▼▼▼

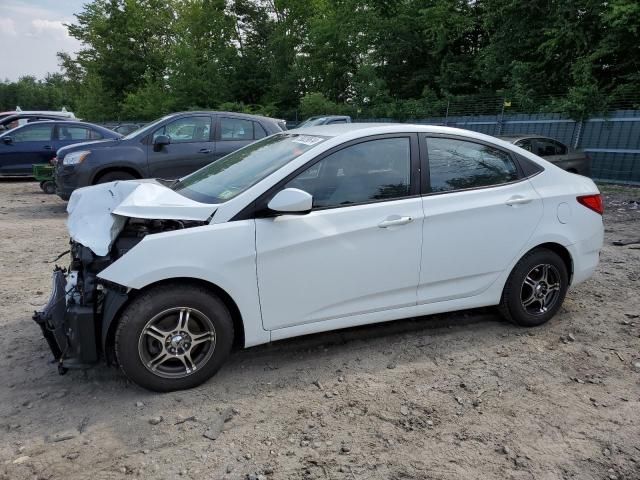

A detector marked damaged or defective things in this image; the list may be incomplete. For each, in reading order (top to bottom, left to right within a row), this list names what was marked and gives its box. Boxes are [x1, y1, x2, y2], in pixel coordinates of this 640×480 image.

crumpled hood [67, 179, 218, 255]
damaged white sedan [35, 125, 604, 392]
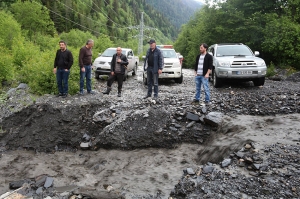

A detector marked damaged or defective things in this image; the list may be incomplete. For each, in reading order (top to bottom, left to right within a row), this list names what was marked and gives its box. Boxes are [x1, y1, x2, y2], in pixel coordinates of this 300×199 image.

damaged road [0, 67, 300, 198]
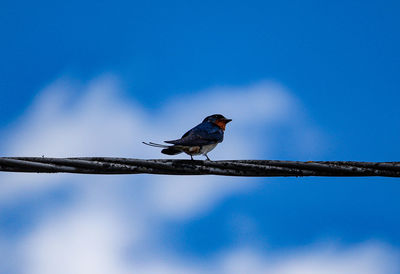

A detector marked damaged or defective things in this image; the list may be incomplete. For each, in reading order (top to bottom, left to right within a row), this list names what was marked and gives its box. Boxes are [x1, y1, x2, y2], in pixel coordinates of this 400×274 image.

rusty wire [0, 156, 398, 178]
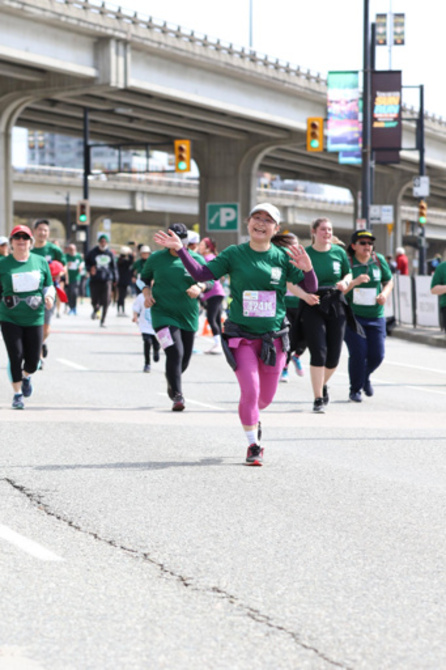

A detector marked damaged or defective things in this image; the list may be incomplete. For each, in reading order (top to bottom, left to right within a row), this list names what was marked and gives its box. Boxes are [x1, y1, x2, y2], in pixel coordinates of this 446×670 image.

road crack [3, 478, 352, 670]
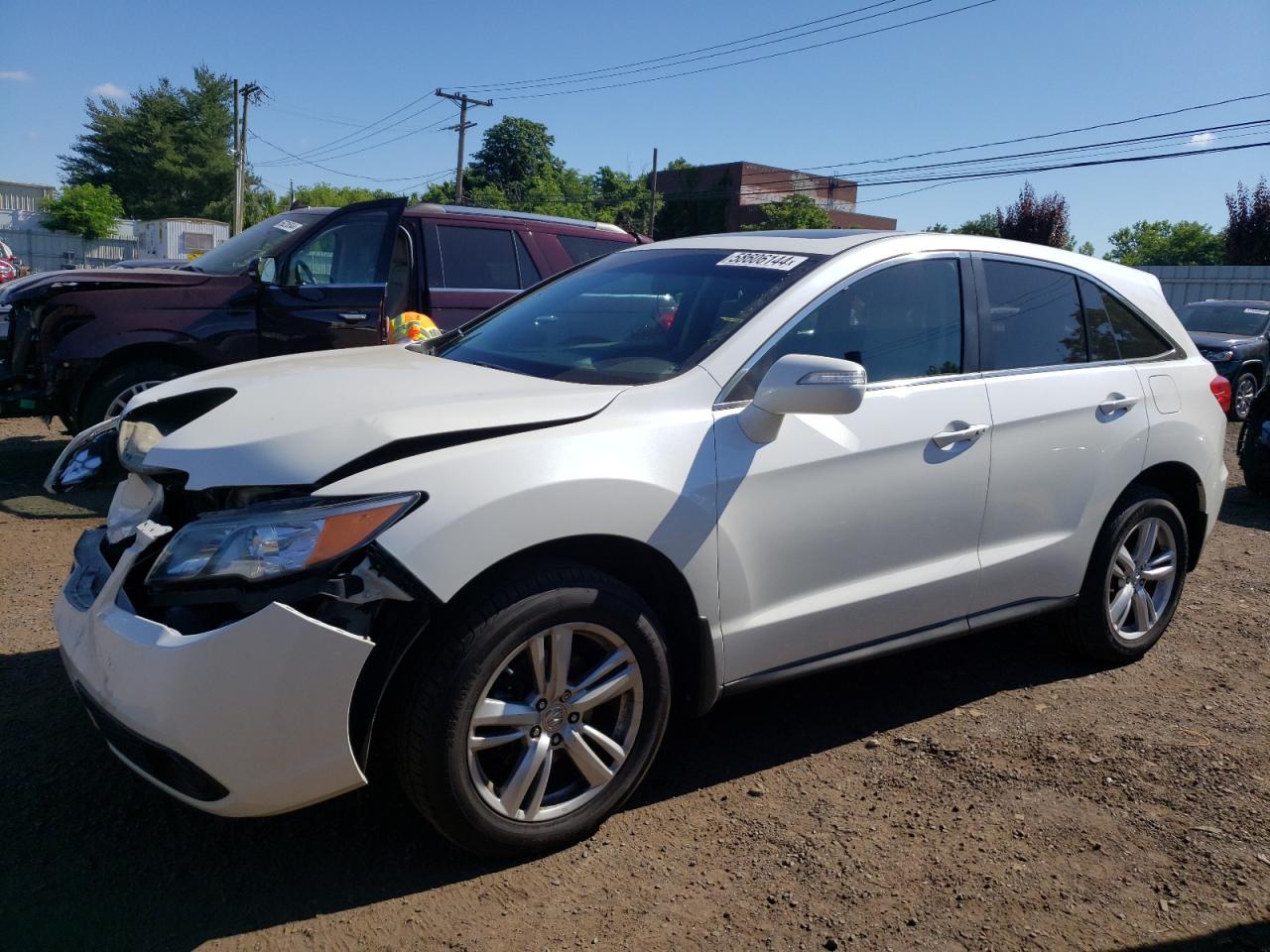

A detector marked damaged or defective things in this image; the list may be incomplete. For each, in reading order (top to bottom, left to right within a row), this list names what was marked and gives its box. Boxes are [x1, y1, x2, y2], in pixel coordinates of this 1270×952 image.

crumpled hood [6, 266, 209, 299]
crumpled hood [1183, 332, 1254, 352]
crumpled hood [128, 345, 624, 492]
broken bumper cover [56, 525, 370, 817]
damaged front bumper [56, 523, 370, 822]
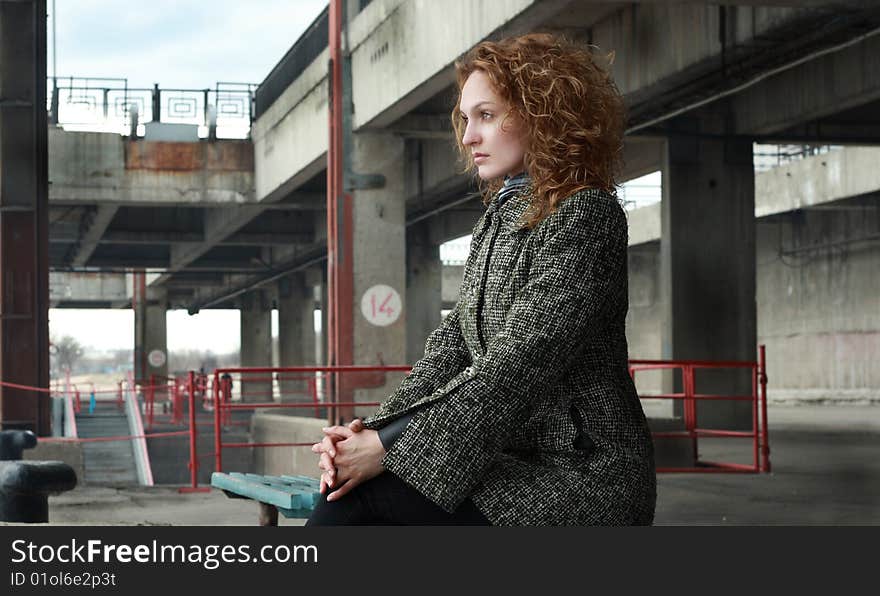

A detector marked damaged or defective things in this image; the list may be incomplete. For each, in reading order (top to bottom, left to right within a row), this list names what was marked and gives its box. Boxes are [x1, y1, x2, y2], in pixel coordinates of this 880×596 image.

rusty metal beam [0, 2, 50, 436]
rust stain [125, 141, 253, 172]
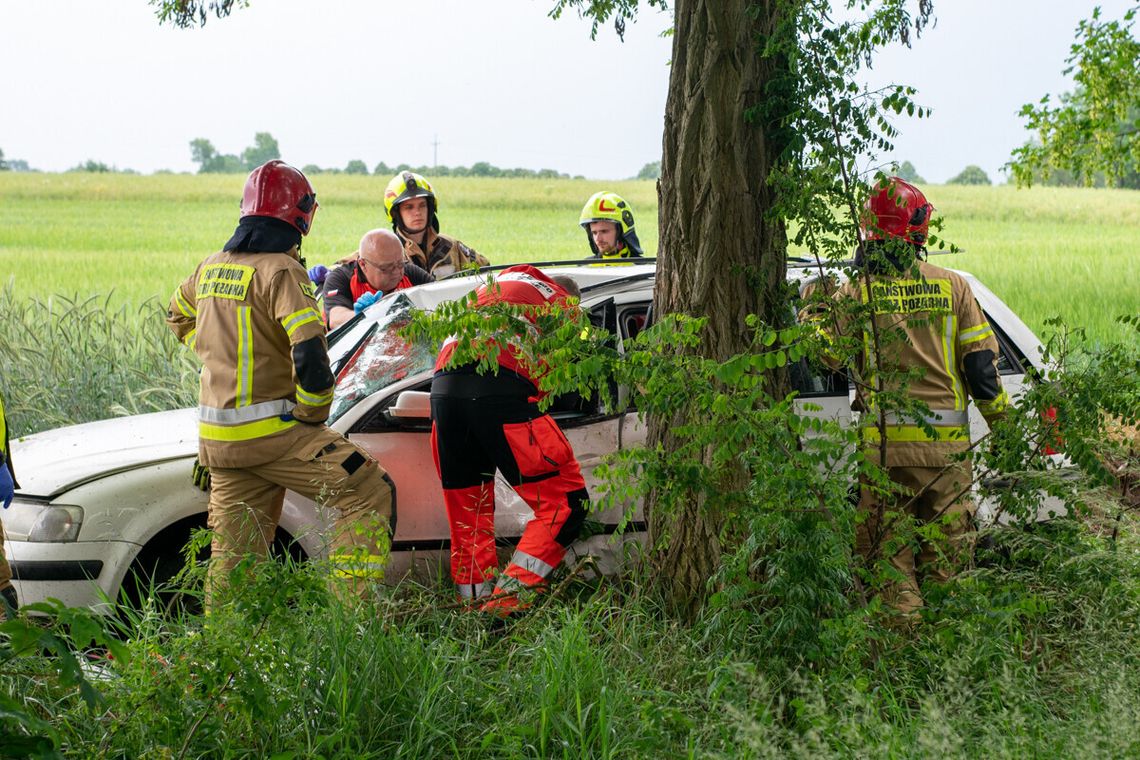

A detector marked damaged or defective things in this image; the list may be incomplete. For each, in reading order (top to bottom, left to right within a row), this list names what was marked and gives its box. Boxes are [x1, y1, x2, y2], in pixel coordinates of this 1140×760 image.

shattered windshield [330, 296, 438, 424]
crashed white car [4, 262, 1048, 612]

▲▲▲

## EXERCISE GOAL
Pull out every line in the listing above that contains the string "pixel", and copy each one in full.

## FINAL RESULT
A detector marked damaged or defective things in this image; the list may be incomplete. For each, in reading order (top to bottom, left to right within a row), this list names what was marked and gives its box. Boxes are [x1, y1, x2, y2], in pixel coordinates of this 640×480 image.
A detector marked damaged or defective things in this image; the list may be incomplete. For each, in reading order (top to bottom, left to right within a row), this list names what was marked and gives its box. Boxes are [x1, y1, x2, y2], in pixel coordinates of this 300×199 image.
A detector marked damaged or defective things in this image; the list may be incomplete. For each, in reading order (top to bottom, left to right within a row), this list names what was marked and gives its box. Boxes are [x1, y1, x2, y2], in pixel coordinates of this 400×274 image.
A detector marked damaged or defective things in this image; the list may be incomplete. For each, in reading order (top to bottom, left to right within a row), this list names what was marked and gives its box. Boxes are [x1, y1, x2, y2], in pixel coordinates of this 446×670 image.
A detector marked damaged or defective things in this image; the list may be incomplete. For each, in reading order (top to bottom, left to right within a row), this list names what was marked and gives its box. Boxes are [x1, y1, x2, y2], in pixel coordinates of this 1270×952 image.
A detector marked damaged or defective things in this image; the list may be incomplete. For each, in reading order (top to bottom, left to right within a row), this list names what was marked and gives its box. Boxes are [x1, y1, x2, y2], in pixel coordinates of this 880×596 image.
A detector marked damaged or defective things in this image; the list may be incomplete. For each, in reading order (top to bottom, left to right within a row), this list names what was marked and gives its box. Boxes are [x1, y1, x2, y2], in pixel coordinates of this 1140×760 image.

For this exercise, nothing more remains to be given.